Acessoriamente, pede a Demandante que a Demandada seja também condenada no pagamento de juros de mora desde a data que esta estipulou para a entrega do referido projecto, ou seja, desde 30-10-2008, até efectivo e integral pagamento.
Ora, o devedor que falta culposamente ao cumprimento da obrigação torna-se responsável pelo prejuízo que causa ao credor (art. 798.º do CC).
Por outro lado, quando por causa que lhe seja imputável, a prestação, ainda possível, não foi efectuada no tempo devido, considera-se o devedor constituído em mora e, consequentemente, na obrigação de reparar os danos causados ao credor (art. 804.º do CC), havendo mora do devedor, independentemente de interpelação, se a obrigação tiver prazo certo (art. 805.º CC).
Provou-se que 30-10-2008 foi a data limite estipulada pelas partes para a entrega do estudo pela Demandada à Demandante, o que aquela não fez, como se provou, o que constitui prazo certo para o cumprimento da prestação, sendo desnecessária a interpelação.
Na obrigação pecuniária a indemnização corresponde aos juros a contar do dia da constituição em mora sendo, em princípio, devidos os juros legais (art. 806.º CC).
A taxa supletiva legal encontra-se actualmente fixada em 4% (art. 559.º do CC e Portaria n.º 291/2003, de 08-04).

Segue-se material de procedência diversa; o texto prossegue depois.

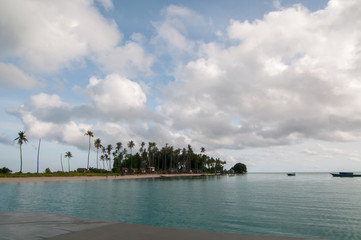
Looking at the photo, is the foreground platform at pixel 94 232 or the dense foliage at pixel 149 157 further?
the dense foliage at pixel 149 157

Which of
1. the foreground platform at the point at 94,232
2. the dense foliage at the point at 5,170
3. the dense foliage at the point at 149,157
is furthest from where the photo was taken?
the dense foliage at the point at 149,157

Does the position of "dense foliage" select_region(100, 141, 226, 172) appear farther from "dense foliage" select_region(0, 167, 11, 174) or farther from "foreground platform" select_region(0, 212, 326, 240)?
"foreground platform" select_region(0, 212, 326, 240)

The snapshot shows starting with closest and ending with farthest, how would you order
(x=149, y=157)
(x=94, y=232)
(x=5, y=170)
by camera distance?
(x=94, y=232)
(x=5, y=170)
(x=149, y=157)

Pelo exposto, procede igualmente o pedido acessório de juros de mora vencidos e vincendos, contados à taxa legal de 4% desde .../.../... até efectivo e integral pagamento da dívida principal.
A condenação em custas decorre da lei (art. 5.º da LJP e Portaria n.º 1456/2001, de 28-12) e não do pedido, e depende (em princípio) do decaimento na acção, pelo que é decidida em conformidade.
4. – Decisão
Face ao que antecede e às disposições legais aplicáveis, julgo a presente acção procedente por provada e, consequentemente, condeno a Demandada a restituir à Demandante a quantia de € 3.600,00, acrescida de juros de mora que se mostrarem devidos, vencidos e vincendos, à taxa supletiva legal de 4%, contados desde .../.../... até efectivo e integral pagamento; e absolvo a Demandada do pedido de indemnização por danos não patrimoniais.

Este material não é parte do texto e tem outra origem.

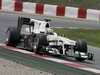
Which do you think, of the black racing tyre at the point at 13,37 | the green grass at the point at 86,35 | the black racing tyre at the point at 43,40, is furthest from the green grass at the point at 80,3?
the black racing tyre at the point at 43,40

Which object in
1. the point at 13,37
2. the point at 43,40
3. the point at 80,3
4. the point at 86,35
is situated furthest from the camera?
the point at 80,3

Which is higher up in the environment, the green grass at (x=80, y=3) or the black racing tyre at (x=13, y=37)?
the black racing tyre at (x=13, y=37)

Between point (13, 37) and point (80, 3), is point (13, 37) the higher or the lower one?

Custas: por ambas as partes, na proporção do respectivo decaimento, que fixo em 22% para a Demandante e 78% para a Demandada n.º 8 da Portaria n.º 1456/2001, de 28-12, e art. 446.º, n.os 1 e 2 do CPC, por força do art. 63.º da LJP).

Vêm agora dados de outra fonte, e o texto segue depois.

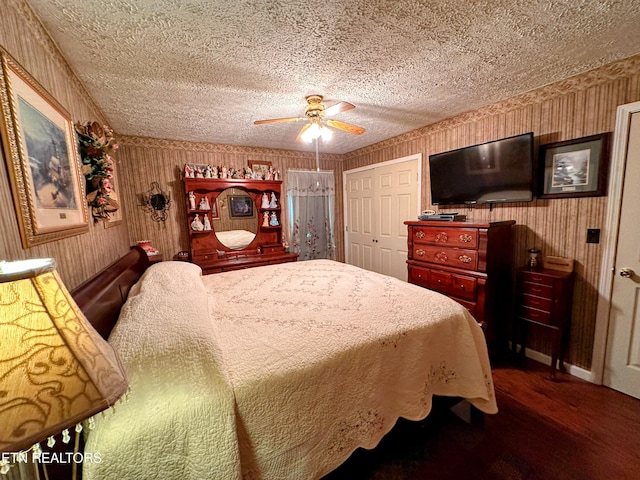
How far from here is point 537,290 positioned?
218cm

Notifique a Demandada para pagamento das custas devidas, e cumpra o n.º 9 da Portaria n.º 1456/2001 na medida do aplicável.
Invocando razões de agenda profissional as Exmas. Mandatárias das partes solicitaram não comparecer para a leitura da sentença, pelo que esta vai ser notificada por correio.
Registe, e notifique.
Coimbra, 24 de Novembro de 2010.
O Juiz de Paz,
(Dionísio Campos)
Revisto pelo signatário. Verso em branco.